Low Interest Rates Can Address the NPA Issue
Raj Bhatt, CEO of Elara Capital, the Londonbased investment bank and brokerage, believes the financial environment is risk averse with large investors chasing ‘return of capital’ rather than ‘return on capital.’ The risk-taking ability of large funds is low on fears of financial meltdown, making capital protection a priority over seeking return on investments. Yet, Bhatt says commodity and equity markets may not see a February like crash. In an interview to Palak Shah, he talks about the catalysts and hurdles for foreign money flow into India. Edited excerpts:
Did the stock markets see their worst in February or another sharp fall is expected? Markets may be range bound for some time. Although, global liquidity is high due to negative or low interest rates, risk aversion too is extraordinary high. In Europe you have bonds trading at 8-10% interest and we call them junk. For instance, Vedanta has gone for its third buyback of bonds and signalled to markets that they have cash but investors are cautious in buying company’s equity. Large investors are chasing ‘return of capital’ rather than ‘return on capital.’ Yet a sharper cut in global equity markets may not happen as benchmarks are not trading much higher than the bottom they formed in February. When will foreign money flow into India improve? Emerging markets (EMs) are considered risky bets currently. Although anticipation of higher return from India has kept fund allocation substantial, a low free float of equity stock in India’s market limits the opportunity for FIIs here. Funds do not want to drive up valuations. If you bring $10 billion into Indian equities, indices move up by 10% or more. Hence, FIIs are open to invest in divestment issues, IPOs or do block deals where risk of driving prices higher does not exist. Also, Indian markets are fairly valued and may not see re-rating till the time earnings catch up. This would take a few quarters. Till then, higher fund flows can be expected through private equity deals in unlisted companies or project finance, debt and FDI. Giants like Apple, Caterpillar or Intel could increase their allocation to India for setting up units. China benefited from these companies but India is (now being) preferred due to (Prime Minister Narendra) Modi’s pitch.
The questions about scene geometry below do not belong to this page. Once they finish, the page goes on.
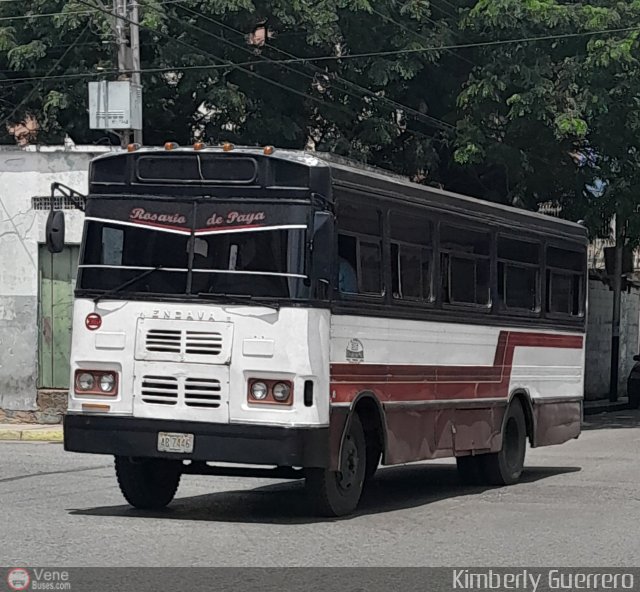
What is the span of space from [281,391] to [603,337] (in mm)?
28321

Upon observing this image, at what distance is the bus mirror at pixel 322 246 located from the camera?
37.6 feet

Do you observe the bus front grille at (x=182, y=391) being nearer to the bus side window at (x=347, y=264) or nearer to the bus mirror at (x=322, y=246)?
the bus mirror at (x=322, y=246)

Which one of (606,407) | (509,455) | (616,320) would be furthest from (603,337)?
(509,455)

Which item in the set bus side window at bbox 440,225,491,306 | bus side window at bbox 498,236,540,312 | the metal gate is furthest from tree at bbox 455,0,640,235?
bus side window at bbox 440,225,491,306

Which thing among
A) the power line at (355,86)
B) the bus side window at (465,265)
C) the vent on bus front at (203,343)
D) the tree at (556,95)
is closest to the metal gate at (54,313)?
the power line at (355,86)

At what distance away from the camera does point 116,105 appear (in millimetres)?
22484

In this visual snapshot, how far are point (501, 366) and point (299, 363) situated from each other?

What are the other factors FIIs are looking at in India? India’s bank NPAs (non-performing assets) are a major problem. But keeping interest rates high is a bigger problem than NPAs. Low rates can address India’s NPA issue. It could make projects stalled due to higher cost of capital viable. Companies like GMR, GVK or JP Group will find some ground to stand. Inflation is not as a big issue that it is made out to be. Technology disruption has caused all the trouble, not rising prices. Interest rates in India are highest globally. Smaller countries although battling inflation slashed interest rates drastically to avoid defaults. Even Pakistan played it smart on this by sharp cut in rates in just few months.
What’s your outlook for crude oil and other commodities? Is Brexit a threat? Crude is near its bottom. Oil produc- ing countries cannot indefinitely run deficit. There is tremendous pressure on them to cut or freeze production. Historic data suggests that such low crude prices are unsustainable for long. Currently, 96.5 million barrel per day is the global demand and production is 95 million barrels. If each country cuts production by 5%, oil will rally. Even though nobody is cutting production now it will happen. Oil could be at $60-70 in few quarters. It would bring down redemption pressure on sovereign wealth funds. Similarly, metal prices too have bottomed.